## THE TASK
Reproduce the closing part of the entries exactly: the line with "Which of these objects —" and all lines after it, ending with the last line, and nothing else.
+++ MATERIAL SUPPLIED +++
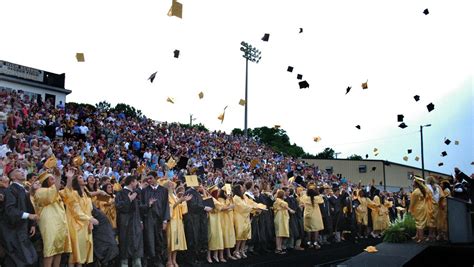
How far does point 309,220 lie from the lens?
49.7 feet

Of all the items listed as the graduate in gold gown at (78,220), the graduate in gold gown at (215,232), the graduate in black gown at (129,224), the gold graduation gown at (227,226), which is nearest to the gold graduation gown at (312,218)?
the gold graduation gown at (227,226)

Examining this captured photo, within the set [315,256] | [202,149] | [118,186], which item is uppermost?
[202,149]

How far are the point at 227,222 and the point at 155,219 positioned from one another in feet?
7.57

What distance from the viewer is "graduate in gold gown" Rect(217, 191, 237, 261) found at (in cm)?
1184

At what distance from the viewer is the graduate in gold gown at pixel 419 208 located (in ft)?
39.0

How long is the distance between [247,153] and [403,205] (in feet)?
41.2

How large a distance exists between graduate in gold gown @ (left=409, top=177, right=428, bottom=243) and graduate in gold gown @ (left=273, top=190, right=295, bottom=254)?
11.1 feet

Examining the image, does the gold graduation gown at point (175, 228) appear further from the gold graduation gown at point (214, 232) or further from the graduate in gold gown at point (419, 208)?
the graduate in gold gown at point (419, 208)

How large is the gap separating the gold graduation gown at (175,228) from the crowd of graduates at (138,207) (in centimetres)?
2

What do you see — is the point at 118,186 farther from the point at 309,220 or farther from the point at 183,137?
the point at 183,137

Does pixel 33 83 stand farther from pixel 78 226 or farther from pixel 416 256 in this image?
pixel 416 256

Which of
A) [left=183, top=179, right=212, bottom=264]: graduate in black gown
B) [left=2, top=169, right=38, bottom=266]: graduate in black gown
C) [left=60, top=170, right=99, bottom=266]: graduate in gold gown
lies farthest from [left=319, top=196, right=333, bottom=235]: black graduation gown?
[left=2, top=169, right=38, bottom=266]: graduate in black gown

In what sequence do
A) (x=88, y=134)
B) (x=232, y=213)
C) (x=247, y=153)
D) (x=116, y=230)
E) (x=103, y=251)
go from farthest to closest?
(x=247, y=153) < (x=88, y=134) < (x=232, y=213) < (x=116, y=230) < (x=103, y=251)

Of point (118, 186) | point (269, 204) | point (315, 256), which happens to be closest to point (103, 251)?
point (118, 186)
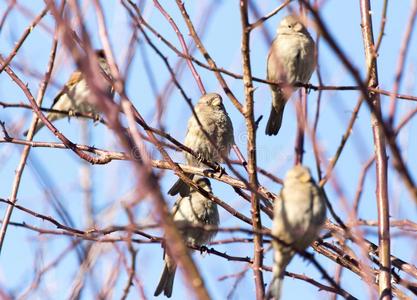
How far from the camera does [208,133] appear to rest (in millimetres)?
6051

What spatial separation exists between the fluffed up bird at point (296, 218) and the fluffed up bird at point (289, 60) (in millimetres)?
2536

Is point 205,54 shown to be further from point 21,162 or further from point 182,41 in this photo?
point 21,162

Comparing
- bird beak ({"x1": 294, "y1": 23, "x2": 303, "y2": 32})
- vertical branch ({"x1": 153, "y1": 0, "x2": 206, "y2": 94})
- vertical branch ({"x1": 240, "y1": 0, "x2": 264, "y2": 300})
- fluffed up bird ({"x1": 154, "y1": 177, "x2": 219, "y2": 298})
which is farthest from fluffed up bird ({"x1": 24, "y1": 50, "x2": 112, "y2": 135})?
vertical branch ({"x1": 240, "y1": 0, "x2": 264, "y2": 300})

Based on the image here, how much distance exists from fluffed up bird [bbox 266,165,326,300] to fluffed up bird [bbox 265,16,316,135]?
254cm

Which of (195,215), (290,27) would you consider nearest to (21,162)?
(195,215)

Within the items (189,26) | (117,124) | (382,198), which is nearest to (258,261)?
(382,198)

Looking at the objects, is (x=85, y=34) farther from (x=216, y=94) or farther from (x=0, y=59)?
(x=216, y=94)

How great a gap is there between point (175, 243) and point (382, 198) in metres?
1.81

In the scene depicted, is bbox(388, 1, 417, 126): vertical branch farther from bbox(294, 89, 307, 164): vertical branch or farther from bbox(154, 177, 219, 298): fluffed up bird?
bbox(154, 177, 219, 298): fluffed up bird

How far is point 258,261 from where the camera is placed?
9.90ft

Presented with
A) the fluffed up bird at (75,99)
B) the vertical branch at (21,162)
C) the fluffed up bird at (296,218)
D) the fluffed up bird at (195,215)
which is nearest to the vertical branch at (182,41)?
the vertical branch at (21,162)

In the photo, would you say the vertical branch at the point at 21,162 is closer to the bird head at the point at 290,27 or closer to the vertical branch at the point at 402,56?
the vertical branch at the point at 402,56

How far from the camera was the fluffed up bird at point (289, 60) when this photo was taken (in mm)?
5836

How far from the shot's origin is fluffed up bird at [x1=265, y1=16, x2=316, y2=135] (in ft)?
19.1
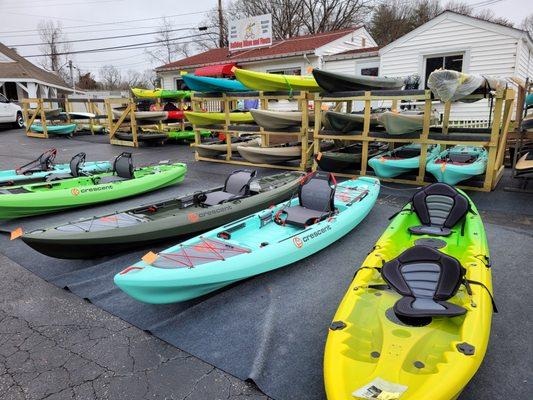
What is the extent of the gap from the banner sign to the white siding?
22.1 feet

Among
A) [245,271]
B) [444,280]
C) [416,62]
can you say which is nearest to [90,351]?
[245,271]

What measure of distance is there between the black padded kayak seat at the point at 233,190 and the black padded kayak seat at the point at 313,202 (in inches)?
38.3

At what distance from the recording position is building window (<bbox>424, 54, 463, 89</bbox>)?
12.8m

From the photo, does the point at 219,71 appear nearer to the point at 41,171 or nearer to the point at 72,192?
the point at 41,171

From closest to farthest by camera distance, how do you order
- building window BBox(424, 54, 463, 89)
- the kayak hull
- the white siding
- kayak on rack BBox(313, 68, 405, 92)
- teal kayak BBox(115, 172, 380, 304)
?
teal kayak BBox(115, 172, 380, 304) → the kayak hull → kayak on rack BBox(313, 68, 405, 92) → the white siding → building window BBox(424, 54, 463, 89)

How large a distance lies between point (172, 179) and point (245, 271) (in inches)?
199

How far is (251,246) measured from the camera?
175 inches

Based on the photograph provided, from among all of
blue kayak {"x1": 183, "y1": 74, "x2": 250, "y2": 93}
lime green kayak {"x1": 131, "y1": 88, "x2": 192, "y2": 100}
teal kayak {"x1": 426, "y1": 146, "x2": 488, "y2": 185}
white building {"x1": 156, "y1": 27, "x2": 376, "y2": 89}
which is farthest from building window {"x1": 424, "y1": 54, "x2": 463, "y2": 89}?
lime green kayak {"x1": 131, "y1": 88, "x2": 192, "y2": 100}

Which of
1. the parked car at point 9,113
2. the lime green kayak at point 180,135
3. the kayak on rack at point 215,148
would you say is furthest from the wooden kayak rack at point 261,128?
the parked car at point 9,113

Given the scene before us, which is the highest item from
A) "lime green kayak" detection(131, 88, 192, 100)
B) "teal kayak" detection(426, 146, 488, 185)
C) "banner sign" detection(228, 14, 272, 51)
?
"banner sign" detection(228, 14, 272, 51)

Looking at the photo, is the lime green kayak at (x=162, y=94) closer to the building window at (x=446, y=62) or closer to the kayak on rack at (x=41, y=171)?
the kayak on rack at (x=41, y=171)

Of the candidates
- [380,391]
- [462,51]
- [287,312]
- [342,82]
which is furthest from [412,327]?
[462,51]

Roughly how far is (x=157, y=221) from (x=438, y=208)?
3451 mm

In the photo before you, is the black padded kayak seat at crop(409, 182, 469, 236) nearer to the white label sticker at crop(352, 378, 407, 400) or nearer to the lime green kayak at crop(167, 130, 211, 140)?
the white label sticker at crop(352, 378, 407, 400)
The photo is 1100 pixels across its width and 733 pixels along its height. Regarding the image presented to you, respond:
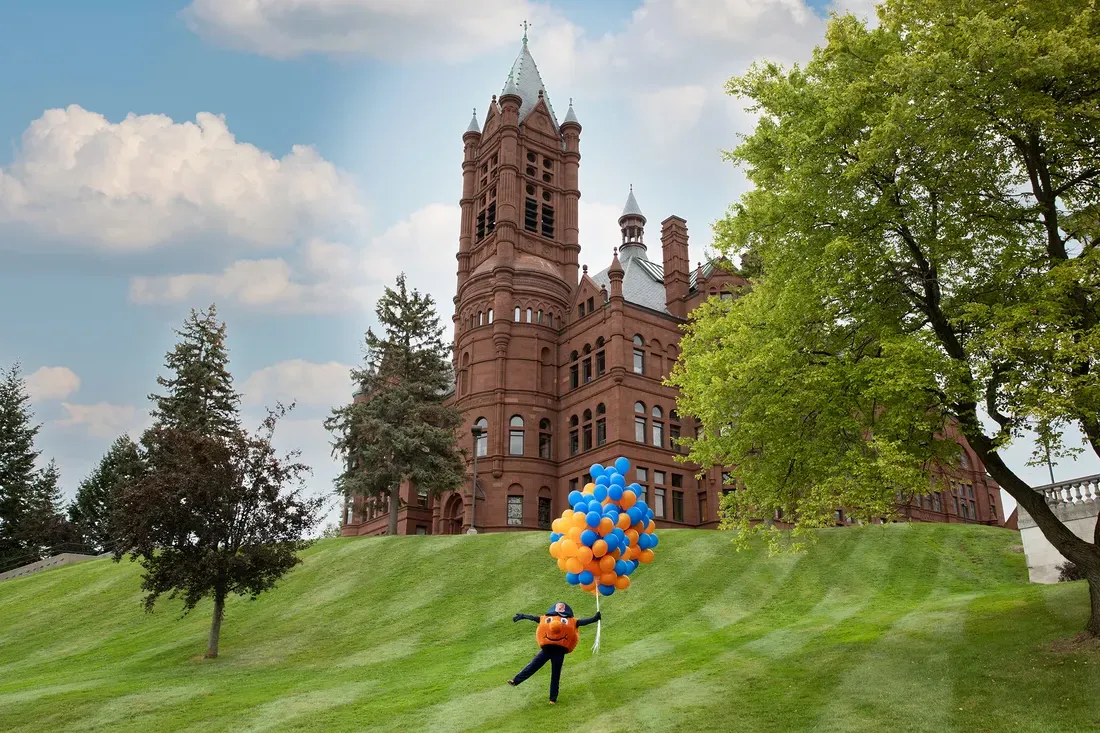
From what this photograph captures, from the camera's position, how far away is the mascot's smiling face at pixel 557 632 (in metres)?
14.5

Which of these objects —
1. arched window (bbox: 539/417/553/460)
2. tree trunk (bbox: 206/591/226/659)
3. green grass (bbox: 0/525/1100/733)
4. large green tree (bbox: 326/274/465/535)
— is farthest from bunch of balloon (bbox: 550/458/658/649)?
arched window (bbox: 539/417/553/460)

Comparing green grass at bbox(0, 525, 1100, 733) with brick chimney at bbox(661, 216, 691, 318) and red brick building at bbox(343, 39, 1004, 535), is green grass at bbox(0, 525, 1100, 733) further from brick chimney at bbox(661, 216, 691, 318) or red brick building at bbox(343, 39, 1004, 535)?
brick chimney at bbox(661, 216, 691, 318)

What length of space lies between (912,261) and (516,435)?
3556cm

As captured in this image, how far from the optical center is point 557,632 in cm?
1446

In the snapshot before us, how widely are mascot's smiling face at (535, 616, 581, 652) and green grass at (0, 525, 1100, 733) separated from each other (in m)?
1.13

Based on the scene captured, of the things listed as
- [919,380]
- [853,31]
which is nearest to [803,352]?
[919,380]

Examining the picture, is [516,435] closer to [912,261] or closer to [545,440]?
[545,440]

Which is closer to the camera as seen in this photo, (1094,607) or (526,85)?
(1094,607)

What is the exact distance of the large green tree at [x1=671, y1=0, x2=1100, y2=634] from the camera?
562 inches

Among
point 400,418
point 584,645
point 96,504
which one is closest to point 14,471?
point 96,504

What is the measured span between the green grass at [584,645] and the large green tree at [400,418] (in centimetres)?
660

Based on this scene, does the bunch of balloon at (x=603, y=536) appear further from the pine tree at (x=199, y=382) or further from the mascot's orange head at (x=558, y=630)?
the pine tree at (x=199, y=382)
+++
## RESULT FOR THIS EXERCISE
Which of these objects —
1. arched window (bbox: 539/417/553/460)
2. tree trunk (bbox: 206/591/226/659)
3. green grass (bbox: 0/525/1100/733)
4. large green tree (bbox: 326/274/465/535)
— is farthest from bunch of balloon (bbox: 550/458/658/649)?
arched window (bbox: 539/417/553/460)

Comparing green grass at bbox(0, 525, 1100, 733) with brick chimney at bbox(661, 216, 691, 318) and red brick building at bbox(343, 39, 1004, 535), is green grass at bbox(0, 525, 1100, 733) further from brick chimney at bbox(661, 216, 691, 318) or red brick building at bbox(343, 39, 1004, 535)?
brick chimney at bbox(661, 216, 691, 318)

What length of space lies between (912,261) and (516,435)?
3556cm

As captured in this image, how far from the optical center is point 557,632 in cm?
1446

In the snapshot before us, how widely are mascot's smiling face at (535, 616, 581, 652) and green grass at (0, 525, 1100, 733) separated from each other (in m)?
1.13

Based on the scene captured, of the things listed as
- [919,380]
- [853,31]
which is nearest to [803,352]?
[919,380]

Examining the picture, is [516,435] closer to [912,261] or closer to [545,440]?
[545,440]

Which is closer to the camera as seen in this photo, (1094,607) or (526,85)?
(1094,607)

What is the exact distance of the large green tree at [x1=671, y1=0, x2=1100, y2=634] from the camera?
562 inches

Among
point 400,418
point 584,645
point 96,504
which one is closest to point 14,471?
point 96,504

What is the measured span between the green grass at [584,645] and the large green tree at [400,418] (in centimetres)?
660

Based on this scene, does the bunch of balloon at (x=603, y=536) appear further from the pine tree at (x=199, y=382) or further from the mascot's orange head at (x=558, y=630)?
the pine tree at (x=199, y=382)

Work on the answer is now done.